Through a partnership with Community Recycling (CR), the retailer includes a RefRecycling pre-paid shipping label with all of its e-commerce sales. Shoppers can then re-pack the box their order came in (or any box) with unwanted clothing (from any brand or retailer), slap that label on it and ship it to one of CR’s centers.
“There’s no purchase necessary to print one off online and you can print as many as you want, whenever you want,” Talbott noted, adding that the labels are available in Reformation’s three stores, too. Plus: “You have an option to track your stuff to see where it ends up, whether it’s a thrift shop in Philadelphia or a secondary market in Haiti.”

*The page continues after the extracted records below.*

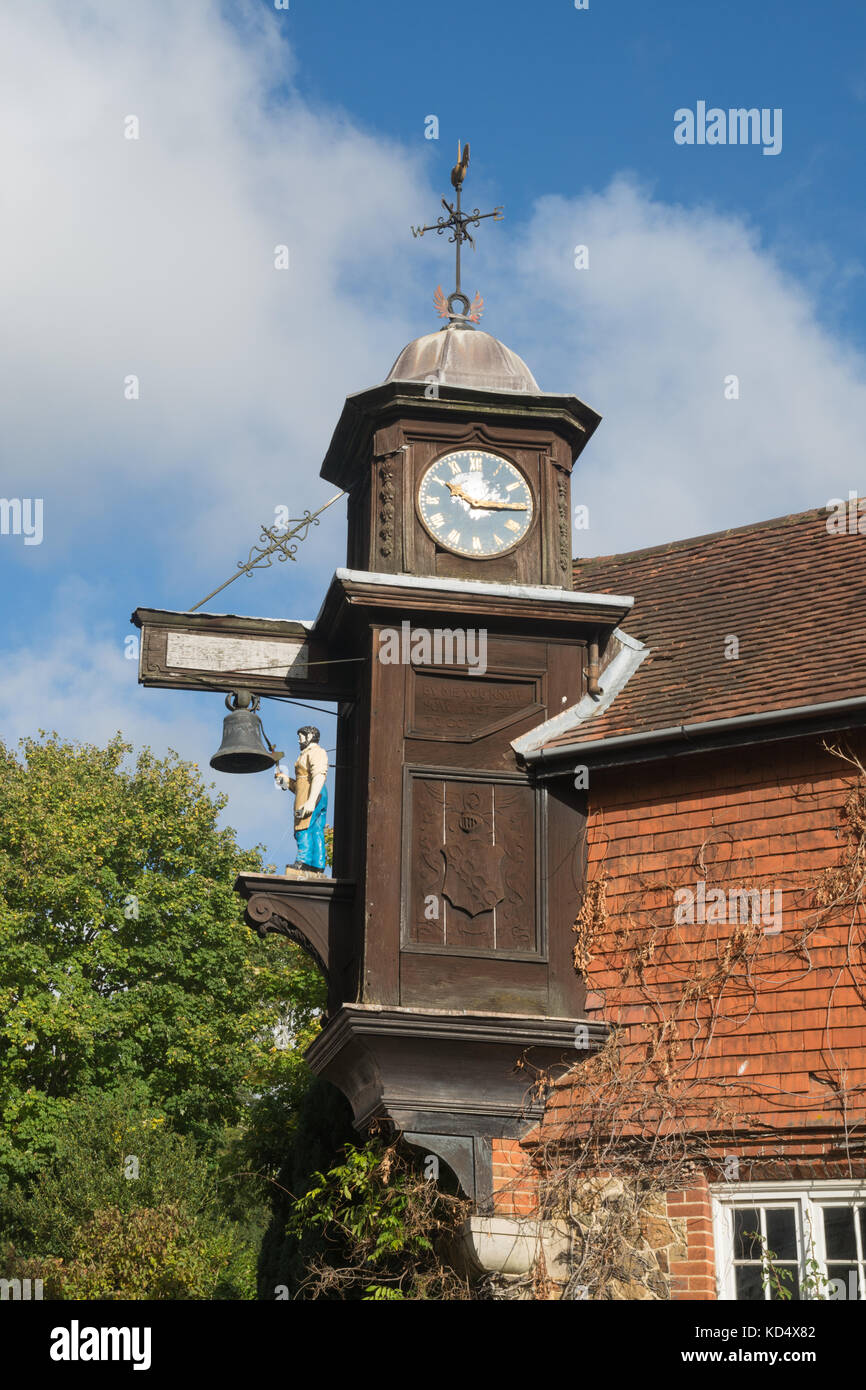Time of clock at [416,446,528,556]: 10:15
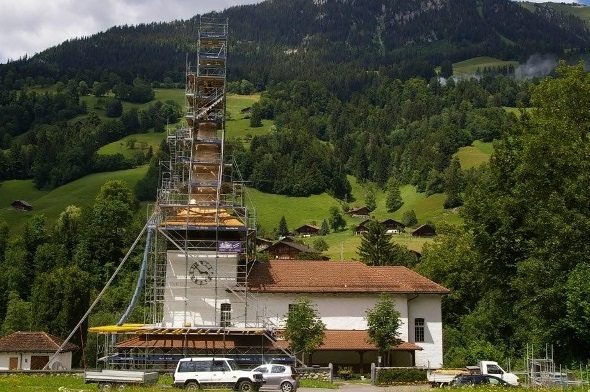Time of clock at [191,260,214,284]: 2:52
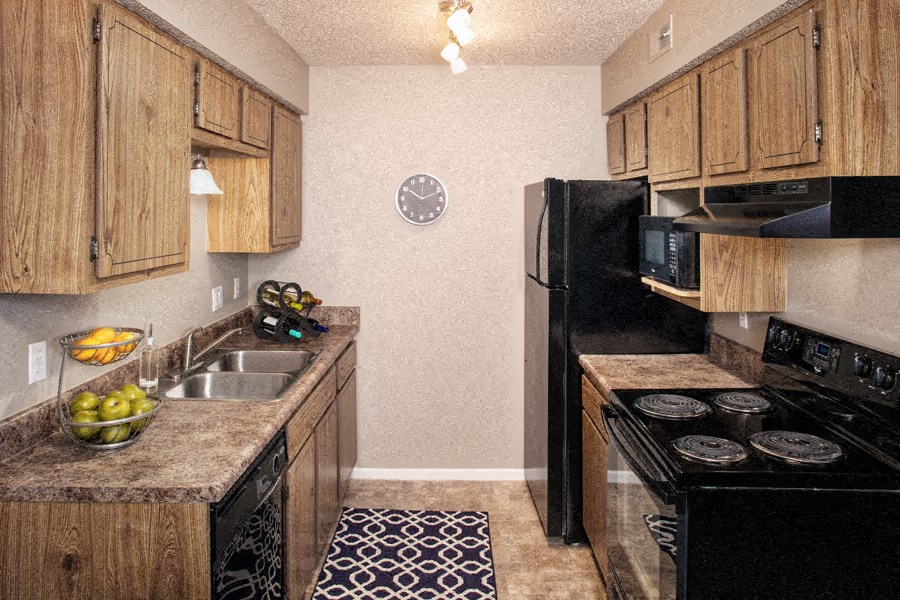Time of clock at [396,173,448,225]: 10:11
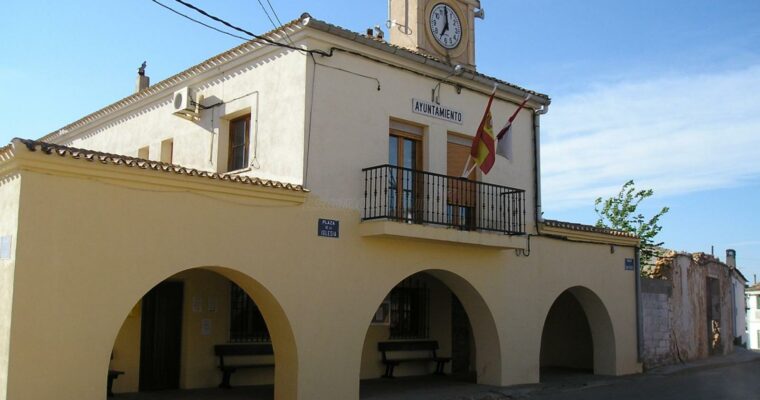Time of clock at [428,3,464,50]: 6:59
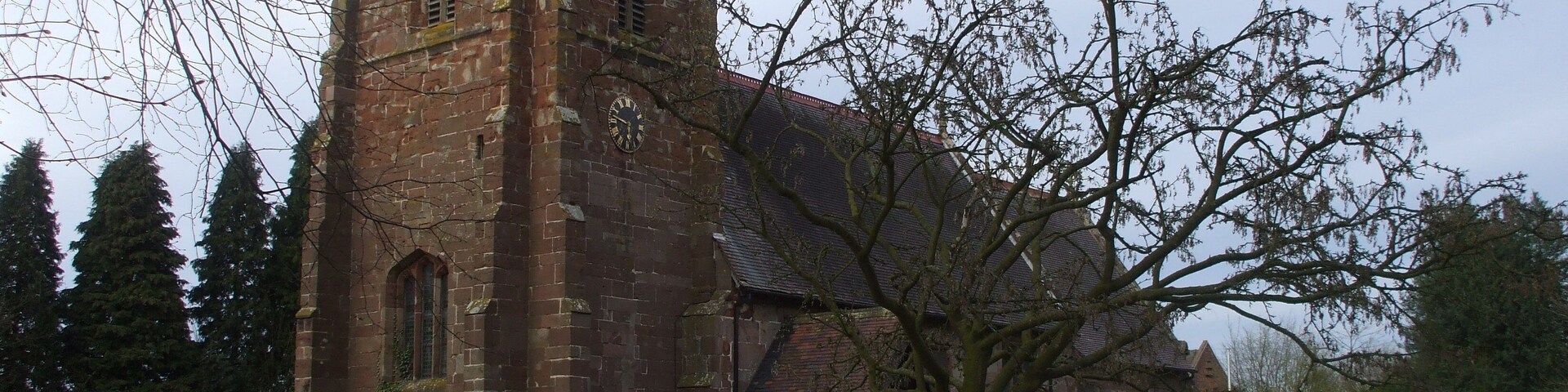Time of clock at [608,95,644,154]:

It’s free for users and it’s free for Reformation. CR covers the cost of the labels and the shipments, but as a for-profit recycling service, it also gets the full revenue off the sale of the material.

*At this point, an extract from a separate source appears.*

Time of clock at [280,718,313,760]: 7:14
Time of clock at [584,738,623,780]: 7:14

“Right now, we’re doing it because we want to do it, but maybe [our shoppers] need an incentive,” she said, noting that because CR partners with USPS and FedEx to aggregate loads, palletize them and then ship them in batches, her numbers are on about a two-month delay. “But we’ve had a few hundred people using it, at least in the first month or two, and we’re hoping we can scale that, especially as we up our engagement.”